La visione, la missione della scuola e gli obiettivi formativi sono definiti nel PTOF, reso pubblico sul sito della scuola e sul portale Scuola in chiaro. Il PTOF esplicita l'identità della scuola e le scelte da essa operate in funzione delle priorità ed obiettivi, recependo anche gli esiti del RAV e le indicazioni del Piano di Miglioramento, nonchè le linee di indirizzo scaturite dal confronto con il CTS. Il PTOF viene presentato alle famiglie con regolarità negli incontri di orientamento per gli studenti di 3^media. All’inizio dell’anno scolastico, nell’incontro annualmente programmato con i genitori dei neoiscritti, esso viene illustrato costituendo una sorta di impegno della scuola nei confronti delle famiglie e degli studenti per il processo educativo e formativo. Per quel che riguarda il monitoraggio delle attività, il Collegio docenti annualmente verifica la coerenza degli obiettivi generali della scuola. I singoli dipartimenti pianificano le attività da programmare per il raggiungimento degli obiettivi e le sottopongono all'approvazione del Collegio Docenti. Le funzioni strumentali pianificano le attività che interessano trasversalmente più dipartimenti. Il monitoraggio dello stato di avanzamento per il raggiungimento degli obiettivi è fatto dai Dipartimenti e dalle funzioni strumentali e riportato al Collegio Docenti. Le Funzioni strumentali individuate dalla scuola sono relative a: Area PTOF, Area Studenti, Area ex ASL, Area Orientamento in entrata e in uscita, Area Inclusività. Il FIS è distribuito tra un elevato numero di docenti e personale ATA. I processi decisionali si caratterizzano per un forte coinvolgimento degli organi collegiali, in particolare Collegio Docenti, Dipartimenti e Consigli di classe, a sottolineare la scelta di condivisione e responsabilizzazione collettiva del corpo docente rispetto alle priorità strategiche della scuola. L’Istituto attiva ogni anno numerosi progetti i cui obiettivi sono coerenti con le priorità strategiche della scuola. Per la realizzazione di tali progetti vengono impiegate anche numerose risorse professionali esterne, che condividono obiettivi e metodologie di lavoro con il corpo docenti. Non vi sono progetti affidati esclusivamente a personale esterno senza, almeno, un monitoraggio ed una verifica periodica da parte del personale interno.

Punti di Debolezza

Pur partendo da una base piuttosto elevata di obiettivi raggiunti e condivisi, si ritiene che ci siano ancora aree in cui intervenire per un'azione maggiormente efficace ed omogenea. Si sottolinea inoltre la necessità di aumentare le risorse umane da coinvolgere in attività rilevanti per l'Istituto.

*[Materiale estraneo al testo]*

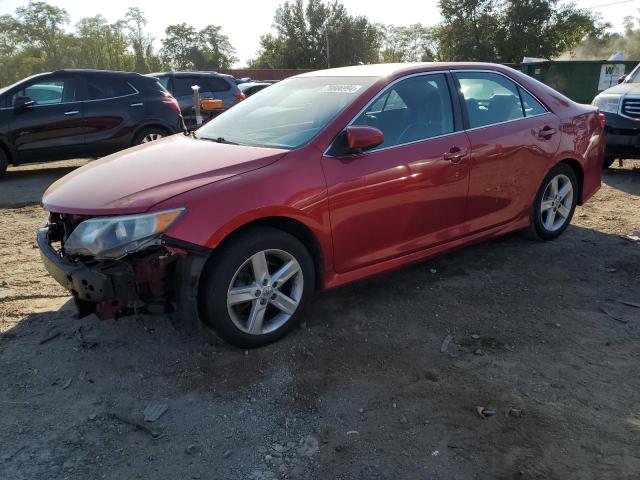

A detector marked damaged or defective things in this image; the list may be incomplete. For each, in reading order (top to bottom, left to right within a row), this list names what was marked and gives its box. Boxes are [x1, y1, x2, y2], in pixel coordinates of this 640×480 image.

damaged front bumper [36, 226, 211, 326]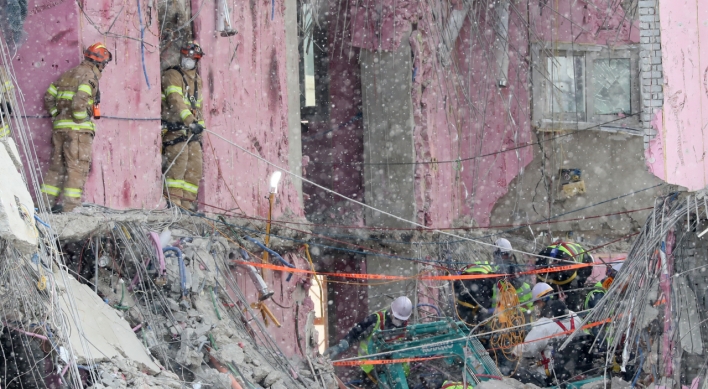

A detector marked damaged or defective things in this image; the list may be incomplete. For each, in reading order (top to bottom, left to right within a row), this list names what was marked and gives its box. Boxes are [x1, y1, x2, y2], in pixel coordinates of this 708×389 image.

broken window [532, 44, 640, 133]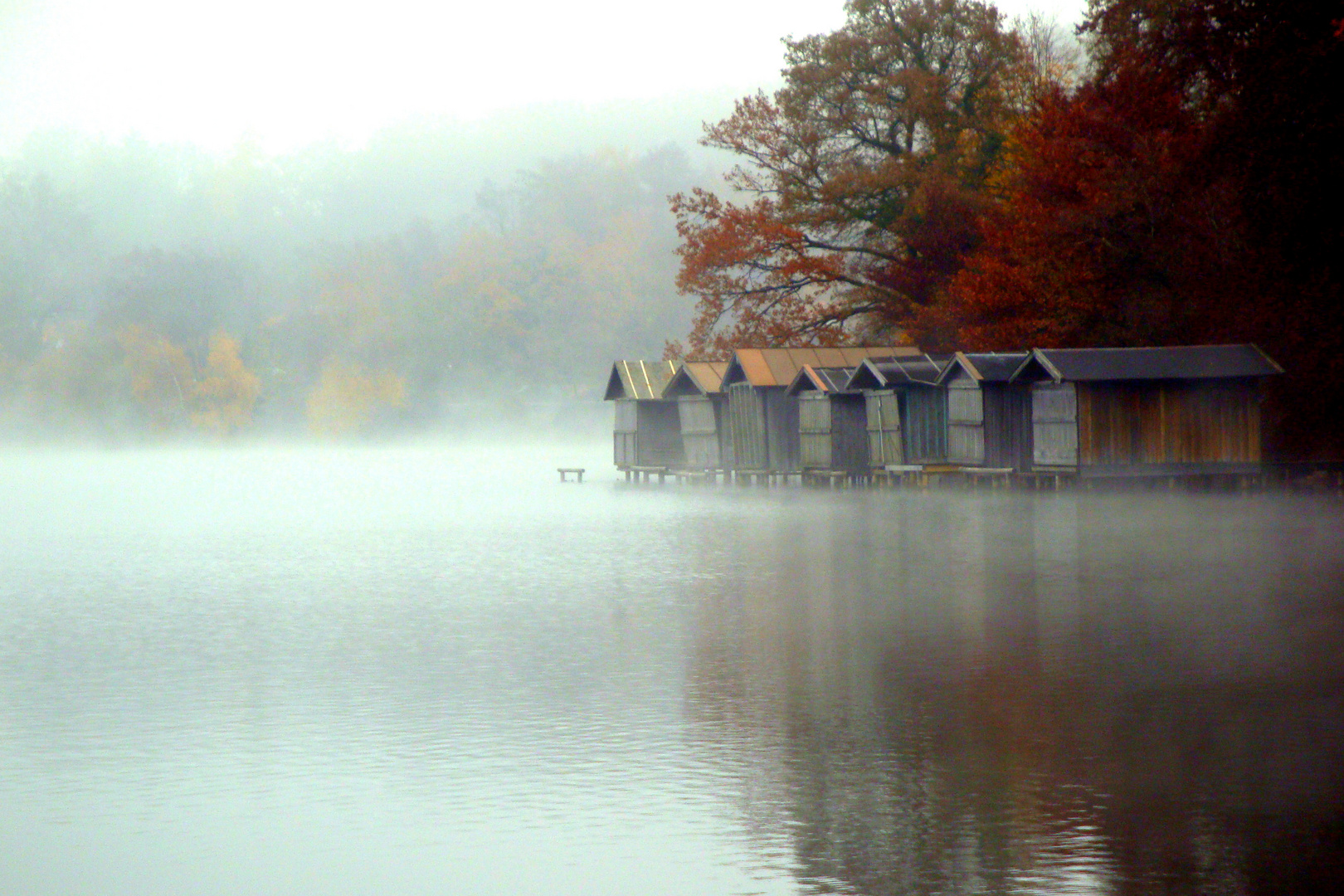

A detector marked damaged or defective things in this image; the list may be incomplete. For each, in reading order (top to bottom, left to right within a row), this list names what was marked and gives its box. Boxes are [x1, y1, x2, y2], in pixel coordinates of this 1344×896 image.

rusty brown roof [605, 359, 677, 400]
rusty brown roof [720, 346, 919, 389]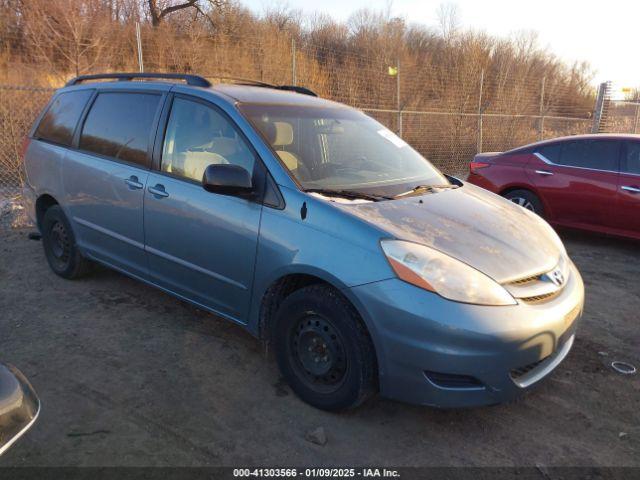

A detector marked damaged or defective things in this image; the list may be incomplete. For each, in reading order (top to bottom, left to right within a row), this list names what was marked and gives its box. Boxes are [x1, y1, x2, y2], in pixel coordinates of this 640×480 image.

damaged hood [336, 183, 560, 282]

Le risorse del FIS risultano insufficienti per una adeguata valorizzazione del lavoro di tutto il personale. L'Istituto utilizza alcune risorse provenienti da privati per sostenere una progettualità che, diversamente, sarebbe mortificata.

Rubrica di valutazione

Criterio di qualità:

La scuola definisce la propria missione e la visione, monitora in modo sistematico le attività che svolge, individua ruoli di responsabilita' e compiti per il personale in modo funzionale e utilizza in modo adeguato le risorse economiche.

Situazione della scuola

5- Positiva

Motivazione

L’Istituto ha definito la visione e la missione e le priorità e le ha condivise nella comunità scolastica, con le famiglie e il territorio anche attraverso una buona comunicazione all'esterno delle proprie scelte e modalità operative. La scuola utilizza forme di controllo strategico o monitoraggio dell'azione soddisfacenti, per quanto passibili di miglioramento. Responsabilità e compiti delle diverse componenti scolastiche sono individuati chiaramente attraverso l'organigramma condiviso con il Collegio Docenti e lettere di incarico con specifica indicazione delle funzioni o dei compiti attribuiti. Una buona parte delle risorse economiche è impiegata per il raggiungimento degli obiettivi prioritari della scuola. L’Istituto è impegnato a raccogliere finanziamenti aggiuntivi oltre quelli provenienti dal MIUR, partecipando a bandi pubblici o promuovendo il sostegno della comunità locali.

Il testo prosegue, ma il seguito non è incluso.